BRANO DI TESTO.
● ● ● ●

I giorni peggiori per i nuraghi sono novanta, da novembre a
gennaio. Ora i tre mesi più temibili per la sopravvivenza dei
monumenti simbolo della Sardegna sono stati individuati in uno
studio nato nell'isola e pubblicato sulla rivista internazionale
Case Studies in Construction Materials. Ma la scoperta più
importante è che i nuraghi si possono salvare: gli esperti hanno
creato un modello 'fuzzy' (procedura che sfrutta delle variabili
non semplicemente come numeri ma con decisioni che si
sovrappongono senza classificazioni rigide) per monitorare e
proteggere i nuraghi o i siti archeologici dal degrado legato al
tempo meteorologico.

● ● ● ●

Righe di dati:

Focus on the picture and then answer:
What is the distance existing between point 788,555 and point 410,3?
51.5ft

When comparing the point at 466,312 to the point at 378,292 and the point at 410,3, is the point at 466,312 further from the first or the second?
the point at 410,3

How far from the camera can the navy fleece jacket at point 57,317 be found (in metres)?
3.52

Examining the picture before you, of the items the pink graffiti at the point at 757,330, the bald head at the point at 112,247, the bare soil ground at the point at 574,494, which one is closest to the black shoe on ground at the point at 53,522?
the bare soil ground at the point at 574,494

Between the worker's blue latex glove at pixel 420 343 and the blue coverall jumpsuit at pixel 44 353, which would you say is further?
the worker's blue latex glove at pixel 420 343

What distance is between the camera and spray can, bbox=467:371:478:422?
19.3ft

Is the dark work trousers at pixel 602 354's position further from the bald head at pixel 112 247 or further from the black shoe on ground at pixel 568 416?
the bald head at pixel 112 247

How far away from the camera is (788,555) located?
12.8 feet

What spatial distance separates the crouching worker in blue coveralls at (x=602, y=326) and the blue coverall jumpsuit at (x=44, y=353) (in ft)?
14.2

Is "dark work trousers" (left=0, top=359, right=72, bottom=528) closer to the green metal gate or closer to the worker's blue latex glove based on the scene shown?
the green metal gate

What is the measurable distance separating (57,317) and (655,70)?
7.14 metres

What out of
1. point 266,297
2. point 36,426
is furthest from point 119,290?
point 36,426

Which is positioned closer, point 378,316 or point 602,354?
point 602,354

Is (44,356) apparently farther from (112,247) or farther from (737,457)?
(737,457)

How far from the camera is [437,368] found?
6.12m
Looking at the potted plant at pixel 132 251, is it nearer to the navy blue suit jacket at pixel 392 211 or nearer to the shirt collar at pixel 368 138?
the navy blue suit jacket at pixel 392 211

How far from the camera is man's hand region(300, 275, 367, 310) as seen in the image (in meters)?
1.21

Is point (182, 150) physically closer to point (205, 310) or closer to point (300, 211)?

● ● ● ●

COMPITI DA SVOLGERE.
a – Ripeti identiche le righe delle voci dalla riga che contiene "Looking at the" fino all'ultima riga delle voci, entrambe comprese.
b – Prosegui il testo sui nuraghi dal punto in cui si ferma.

SOLUZIONI DEGLI ESERCIZI.
a –
Looking at the potted plant at pixel 132 251, is it nearer to the navy blue suit jacket at pixel 392 211 or nearer to the shirt collar at pixel 368 138?
the navy blue suit jacket at pixel 392 211

How far from the camera is man's hand region(300, 275, 367, 310) as seen in the image (in meters)?
1.21

Is point (182, 150) physically closer to point (205, 310) or closer to point (300, 211)?

b –
l test è stato realizzato nel sito di Genna Maria, a
Villanovaforru, a una sessantina di chilometri da Cagliari. Ma
il sistema 'salva nuraghi' può essere applicato dappertutto,
magari anche sui giganti di Mont'e Prama, o su altri siti
archeologici.
"Grazie all'interazione - spiegano gli autori della scoperta
- tra diverse variabili (proprietà dei materiali in opera e
condizioni ambientali: temperatura, umidità relativa, radiazione
solare, velocità e direzione del vento, ecc.), siamo riusciti a
stimare i periodi in cui la struttura è più esposta al degrado.
I mesi di maggiore vulnerabilità sono risultati essere gennaio,
febbraio e dicembre. Abbiamo confrontato le previsioni del
modello con i fenomeni osservati sul posto e con i risultati dei
test di invecchiamento accelerato in laboratorio, confermando
l'affidabilità del modello".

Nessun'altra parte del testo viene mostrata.